UTL Syntax
Universal Text Language Syntax
The Universal Text Language (UTL) is a computer language for expressing Universal Text.
The following different syntaxes are defined:
- Simple UTL Syntax
- Prose UTL Syntax
- Symbolic UTL Syntax
- Script UTL Syntax
The UTL Raw format is separately specified because it is a reduced language that does not ground on the Universal Text layer but on the basic text layer.
Last update on Sun Jun 5, 2011.
UTL Files
UTL files are a group of lines that are parsed together and share context. A file corresponds to a conventional operating system file, but it is not restricted to it. UTL is by encoded in UTF8.
A UTL file is identified by its first line:
[UTL/<version-major>.<version-minor> <format>
UTL must be in capital letters. The version numbers must be in decimal base. No whitespace before the major version number, white space between the minor version number and the format, leading and trailing whitespace for the whole line is optional.
For example:
[UTL/2.0 Prose
The version numbers correspond to the version of the text engine, they are not specific to the UTL format.

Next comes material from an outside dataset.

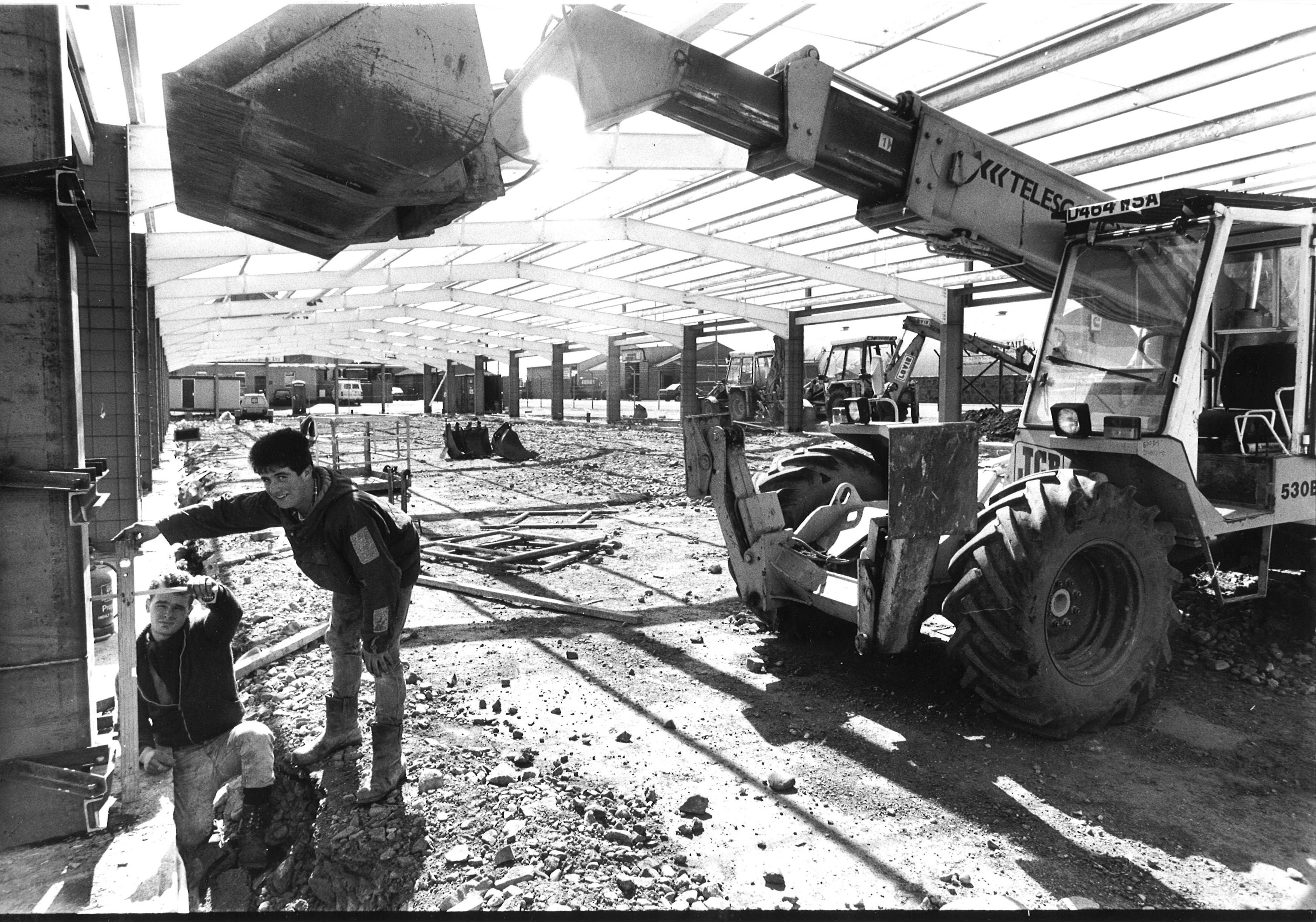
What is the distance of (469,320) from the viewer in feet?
98.7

The format name is case-sensitive and refers to a text unit defined in the text repository with type UTL-Syntax.
Configuration parameters can be set for the format. Which parameters are accepted is defined by each format as its children with type Format Parameter. The parameters can be passed at the first UTL file line after the format name , for example:
[UTL/2.0 Prose Separator="," Encoding="UTF8"
or changed inside the file for the next lines with:
[%format Separator="," Encoding="UTF8"]
The last line of a UTL file must consist of just a closing square bracket (optionally with leading or trailing white space). Example of a UTL file:
[UTL/2.0 Symbol
[...]
]
Files can be embedded in other files:
[UTL/2.0 Prose
[...]
[UTL/2.0 Symbol
[...]
]
[...]
]
Each new file opens a new instance of the parser and the current unit is reset.

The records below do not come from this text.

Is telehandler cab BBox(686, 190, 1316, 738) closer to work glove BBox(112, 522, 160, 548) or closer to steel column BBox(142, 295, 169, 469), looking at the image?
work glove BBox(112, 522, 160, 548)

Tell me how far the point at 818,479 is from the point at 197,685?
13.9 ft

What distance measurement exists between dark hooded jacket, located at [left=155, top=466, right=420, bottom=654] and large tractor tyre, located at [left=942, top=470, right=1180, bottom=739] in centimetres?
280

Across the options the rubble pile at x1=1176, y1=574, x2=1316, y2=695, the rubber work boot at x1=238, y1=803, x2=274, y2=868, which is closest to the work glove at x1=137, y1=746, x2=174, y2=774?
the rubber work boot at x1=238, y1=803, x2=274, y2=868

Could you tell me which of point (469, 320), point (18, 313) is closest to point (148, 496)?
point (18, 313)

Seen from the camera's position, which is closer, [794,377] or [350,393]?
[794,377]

The parser closes the current instance when it comes to a standalone ]. It returns to the previous parser instance, if the file was embedded in another file, or ignores all the following lines, when closing the outmost file, until possibly a new file begins. Lines before a beginning of a file are also ignored. Example:
these lines ignored
[UTL/2.0 Prose
[... this is parsed ...]
]
these lines also ignored
by the parser
[UTL/2.0 Prose
[... this is parsed ...]
]
these lines ignored, too
Special Characters
UTL files can contain any UTF8 characters. The only ones with a special meaning are three: [, ] and \.
The square brackets are used to instruct the UTL parser what syntax a segment has. It is used for marking begin and end of files and for marking begin and end of string segments that must be parsed with an alternate parser.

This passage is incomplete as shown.